- [Breve esercizio 1]
Ricopia dall'articolo sull'Italicum il passo che comincia con "La legge elettorale, l’Italicum, finirà" e prosegue fino a "alla sua bocciatura.".

- [Estratto della fonte]
·····

L’Italicum finisce all’esame della Consulta. E ora cosa succede? Domande e risposte per capirne di più

La legge elettorale, l’Italicum, finirà all’esame della Corte costituzionale. Lo ha deciso il Tribunale di Messina che ha dichiarato non infondate 6 delle 13 questione di illegittimità che erano state depositate dal Comitato per la democrazia costituzionale. I giudici dello Stretto hanno così battuto sul tempo i colleghi degli altri 17 tribunali dove sono stati depositati dei ricorsi analoghi dal comitato coordinato da Felice Besostri. Si ripete così uno schema politico-procedurale che portò all’esame del Porcellum da parte della Corte e alla sua bocciatura.
Un iter veloce, quindi. E che non servirà aspettare molto per la decisione lo spiega subito il neo presidente della Consulta, il fiorentino Paolo Grossi: «Penso che si possa arrivare in un tempo ragionevolmente breve a qualche cosa di definito».

·····

- [Dati forniti]
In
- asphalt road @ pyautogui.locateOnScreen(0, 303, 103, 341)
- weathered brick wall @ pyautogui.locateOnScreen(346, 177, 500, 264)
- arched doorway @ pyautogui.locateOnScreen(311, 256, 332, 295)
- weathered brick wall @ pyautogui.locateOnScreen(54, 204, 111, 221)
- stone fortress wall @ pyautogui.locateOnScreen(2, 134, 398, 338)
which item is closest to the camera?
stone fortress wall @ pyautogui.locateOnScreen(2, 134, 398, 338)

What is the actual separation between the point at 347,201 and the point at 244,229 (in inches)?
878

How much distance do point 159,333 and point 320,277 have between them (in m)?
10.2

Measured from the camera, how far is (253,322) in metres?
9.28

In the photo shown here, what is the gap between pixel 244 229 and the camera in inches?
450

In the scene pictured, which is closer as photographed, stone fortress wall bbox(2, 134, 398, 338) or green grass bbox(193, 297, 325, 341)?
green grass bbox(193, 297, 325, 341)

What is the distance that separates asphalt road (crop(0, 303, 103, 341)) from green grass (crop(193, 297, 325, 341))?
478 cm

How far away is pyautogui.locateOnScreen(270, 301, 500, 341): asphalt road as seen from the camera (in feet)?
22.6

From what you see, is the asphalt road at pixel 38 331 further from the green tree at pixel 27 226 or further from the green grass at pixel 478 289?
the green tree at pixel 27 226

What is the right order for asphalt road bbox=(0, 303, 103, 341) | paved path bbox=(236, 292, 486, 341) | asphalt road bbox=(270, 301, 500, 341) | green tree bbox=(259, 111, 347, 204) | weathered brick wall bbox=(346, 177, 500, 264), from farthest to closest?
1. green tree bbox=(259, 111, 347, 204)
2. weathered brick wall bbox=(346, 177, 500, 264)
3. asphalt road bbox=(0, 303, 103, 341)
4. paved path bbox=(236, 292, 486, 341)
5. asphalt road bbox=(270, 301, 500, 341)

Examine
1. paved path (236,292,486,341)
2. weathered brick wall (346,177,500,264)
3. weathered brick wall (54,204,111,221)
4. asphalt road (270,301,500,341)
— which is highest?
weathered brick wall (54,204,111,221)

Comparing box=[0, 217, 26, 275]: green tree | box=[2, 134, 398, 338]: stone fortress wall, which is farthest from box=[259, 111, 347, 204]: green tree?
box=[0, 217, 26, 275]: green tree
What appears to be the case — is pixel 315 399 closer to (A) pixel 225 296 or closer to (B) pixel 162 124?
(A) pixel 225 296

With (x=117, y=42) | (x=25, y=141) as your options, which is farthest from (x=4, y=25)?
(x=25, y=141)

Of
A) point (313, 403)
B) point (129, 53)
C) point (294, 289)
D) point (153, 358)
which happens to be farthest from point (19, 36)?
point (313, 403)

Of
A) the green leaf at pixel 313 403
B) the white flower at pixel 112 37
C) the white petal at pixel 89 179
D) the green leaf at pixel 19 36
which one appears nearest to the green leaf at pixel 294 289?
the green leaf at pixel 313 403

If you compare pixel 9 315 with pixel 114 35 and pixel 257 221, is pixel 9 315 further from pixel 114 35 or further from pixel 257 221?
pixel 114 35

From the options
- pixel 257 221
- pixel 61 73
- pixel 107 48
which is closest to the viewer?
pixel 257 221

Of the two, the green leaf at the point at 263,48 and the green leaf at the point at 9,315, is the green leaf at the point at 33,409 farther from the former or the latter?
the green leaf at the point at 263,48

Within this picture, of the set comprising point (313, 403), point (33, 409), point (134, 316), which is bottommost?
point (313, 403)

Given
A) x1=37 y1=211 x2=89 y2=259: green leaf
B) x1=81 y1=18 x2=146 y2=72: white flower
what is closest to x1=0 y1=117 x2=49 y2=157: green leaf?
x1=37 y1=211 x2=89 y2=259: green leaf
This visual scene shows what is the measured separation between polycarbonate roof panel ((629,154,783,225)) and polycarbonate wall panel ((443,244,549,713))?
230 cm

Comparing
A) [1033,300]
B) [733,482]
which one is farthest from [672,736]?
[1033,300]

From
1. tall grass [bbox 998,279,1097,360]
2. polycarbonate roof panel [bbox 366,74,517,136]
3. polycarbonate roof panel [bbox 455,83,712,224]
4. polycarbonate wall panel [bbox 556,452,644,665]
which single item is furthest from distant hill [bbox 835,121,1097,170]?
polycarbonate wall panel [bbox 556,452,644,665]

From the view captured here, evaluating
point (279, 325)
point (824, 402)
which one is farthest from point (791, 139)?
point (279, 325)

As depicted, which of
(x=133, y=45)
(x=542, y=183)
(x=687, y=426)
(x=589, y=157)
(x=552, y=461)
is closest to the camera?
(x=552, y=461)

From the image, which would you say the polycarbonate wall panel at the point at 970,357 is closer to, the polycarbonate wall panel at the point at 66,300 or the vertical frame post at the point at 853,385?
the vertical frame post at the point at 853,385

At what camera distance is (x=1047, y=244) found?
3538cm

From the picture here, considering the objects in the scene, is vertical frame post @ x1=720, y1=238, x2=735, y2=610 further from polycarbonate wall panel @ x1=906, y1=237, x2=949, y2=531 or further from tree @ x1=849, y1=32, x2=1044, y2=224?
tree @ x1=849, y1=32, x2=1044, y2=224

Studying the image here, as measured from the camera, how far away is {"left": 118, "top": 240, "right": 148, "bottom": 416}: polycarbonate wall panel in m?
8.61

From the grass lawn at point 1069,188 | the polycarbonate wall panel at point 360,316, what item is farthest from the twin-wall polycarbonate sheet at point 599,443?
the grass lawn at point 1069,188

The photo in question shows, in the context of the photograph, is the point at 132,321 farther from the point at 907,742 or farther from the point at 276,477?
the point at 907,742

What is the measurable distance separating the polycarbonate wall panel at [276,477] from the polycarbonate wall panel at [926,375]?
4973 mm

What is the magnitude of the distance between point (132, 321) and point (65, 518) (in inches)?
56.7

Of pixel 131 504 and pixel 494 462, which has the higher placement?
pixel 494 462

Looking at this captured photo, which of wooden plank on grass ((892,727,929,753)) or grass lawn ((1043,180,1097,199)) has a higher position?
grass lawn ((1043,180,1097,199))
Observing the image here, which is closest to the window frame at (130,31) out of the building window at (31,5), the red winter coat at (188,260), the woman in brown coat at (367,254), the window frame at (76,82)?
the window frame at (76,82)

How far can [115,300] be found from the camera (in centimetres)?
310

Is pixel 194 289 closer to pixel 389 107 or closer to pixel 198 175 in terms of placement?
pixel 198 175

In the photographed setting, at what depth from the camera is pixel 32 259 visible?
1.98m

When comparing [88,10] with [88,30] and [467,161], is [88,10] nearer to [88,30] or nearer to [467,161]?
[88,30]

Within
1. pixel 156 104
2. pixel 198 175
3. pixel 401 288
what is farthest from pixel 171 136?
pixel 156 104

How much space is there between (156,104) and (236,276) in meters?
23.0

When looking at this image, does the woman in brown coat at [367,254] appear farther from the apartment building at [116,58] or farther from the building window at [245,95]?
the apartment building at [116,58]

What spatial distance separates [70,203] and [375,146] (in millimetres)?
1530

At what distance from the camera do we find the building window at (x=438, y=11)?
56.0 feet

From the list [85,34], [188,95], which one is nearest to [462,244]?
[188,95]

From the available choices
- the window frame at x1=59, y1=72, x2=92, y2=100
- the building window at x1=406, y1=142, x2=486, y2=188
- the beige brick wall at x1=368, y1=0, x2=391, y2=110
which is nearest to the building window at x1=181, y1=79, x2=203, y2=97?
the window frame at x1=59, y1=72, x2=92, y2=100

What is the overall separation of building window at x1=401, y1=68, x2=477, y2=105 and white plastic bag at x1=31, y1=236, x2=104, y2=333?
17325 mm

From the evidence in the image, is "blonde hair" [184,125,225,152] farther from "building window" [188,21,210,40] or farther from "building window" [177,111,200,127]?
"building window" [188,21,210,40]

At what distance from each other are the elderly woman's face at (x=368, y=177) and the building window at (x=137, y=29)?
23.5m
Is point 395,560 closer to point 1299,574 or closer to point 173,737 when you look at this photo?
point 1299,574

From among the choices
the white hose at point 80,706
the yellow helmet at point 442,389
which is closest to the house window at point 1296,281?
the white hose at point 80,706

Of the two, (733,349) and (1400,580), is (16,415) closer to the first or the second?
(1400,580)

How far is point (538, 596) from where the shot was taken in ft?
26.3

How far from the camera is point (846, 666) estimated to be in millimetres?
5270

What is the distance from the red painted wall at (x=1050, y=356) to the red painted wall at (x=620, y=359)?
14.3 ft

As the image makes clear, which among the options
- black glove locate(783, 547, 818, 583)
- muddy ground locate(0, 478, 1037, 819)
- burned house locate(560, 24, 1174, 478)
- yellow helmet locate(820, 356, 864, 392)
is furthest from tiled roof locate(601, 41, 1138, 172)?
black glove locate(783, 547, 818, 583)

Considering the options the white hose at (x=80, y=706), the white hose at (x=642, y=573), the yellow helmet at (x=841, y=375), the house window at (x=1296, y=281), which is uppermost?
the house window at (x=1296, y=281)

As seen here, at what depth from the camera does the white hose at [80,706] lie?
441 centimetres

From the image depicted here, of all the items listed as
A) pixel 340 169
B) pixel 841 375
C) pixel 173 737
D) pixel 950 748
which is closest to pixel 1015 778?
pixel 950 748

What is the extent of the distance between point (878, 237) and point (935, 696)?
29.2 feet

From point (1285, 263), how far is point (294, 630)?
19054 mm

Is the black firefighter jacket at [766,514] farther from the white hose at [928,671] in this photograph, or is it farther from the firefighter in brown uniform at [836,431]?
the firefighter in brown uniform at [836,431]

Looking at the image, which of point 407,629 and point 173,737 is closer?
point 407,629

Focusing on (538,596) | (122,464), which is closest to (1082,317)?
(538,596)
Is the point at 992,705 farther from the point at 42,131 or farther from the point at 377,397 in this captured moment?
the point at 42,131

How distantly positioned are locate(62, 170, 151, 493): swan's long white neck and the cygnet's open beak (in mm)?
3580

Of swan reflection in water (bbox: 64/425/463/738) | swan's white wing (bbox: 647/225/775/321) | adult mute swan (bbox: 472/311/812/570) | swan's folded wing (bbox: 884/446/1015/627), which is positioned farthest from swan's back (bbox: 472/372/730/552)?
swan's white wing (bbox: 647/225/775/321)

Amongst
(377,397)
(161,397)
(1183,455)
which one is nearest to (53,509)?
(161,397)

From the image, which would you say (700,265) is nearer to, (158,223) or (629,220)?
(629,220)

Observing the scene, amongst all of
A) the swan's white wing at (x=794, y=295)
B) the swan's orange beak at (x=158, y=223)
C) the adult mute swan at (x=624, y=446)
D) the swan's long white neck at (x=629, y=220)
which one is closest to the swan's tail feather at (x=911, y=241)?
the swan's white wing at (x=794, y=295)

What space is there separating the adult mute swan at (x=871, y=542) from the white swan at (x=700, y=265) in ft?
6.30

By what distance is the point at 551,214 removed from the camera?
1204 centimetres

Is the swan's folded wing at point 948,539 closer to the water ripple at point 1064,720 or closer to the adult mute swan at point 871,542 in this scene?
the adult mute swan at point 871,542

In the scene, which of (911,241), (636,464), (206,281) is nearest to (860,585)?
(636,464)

·····

- [Breve esercizio 2]
Individua nei record qui sopra ogni riga in cui compare la parola "inches" e riportala così com'è.

- [Risultato 1]
La legge elettorale, l’Italicum, finirà all’esame della Corte costituzionale. Lo ha deciso il Tribunale di Messina che ha dichiarato non infondate 6 delle 13 questione di illegittimità che erano state depositate dal Comitato per la democrazia costituzionale. I giudici dello Stretto hanno così battuto sul tempo i colleghi degli altri 17 tribunali dove sono stati depositati dei ricorsi analoghi dal comitato coordinato da Felice Besostri. Si ripete così uno schema politico-procedurale che portò all’esame del Porcellum da parte della Corte e alla sua bocciatura.

- [Risultato 2]
What is the actual separation between the point at 347,201 and the point at 244,229 (in inches)?
In the photo shown here, what is the gap between pixel 244 229 and the camera in inches?
What is the magnitude of the distance between point (132, 321) and point (65, 518) (in inches)?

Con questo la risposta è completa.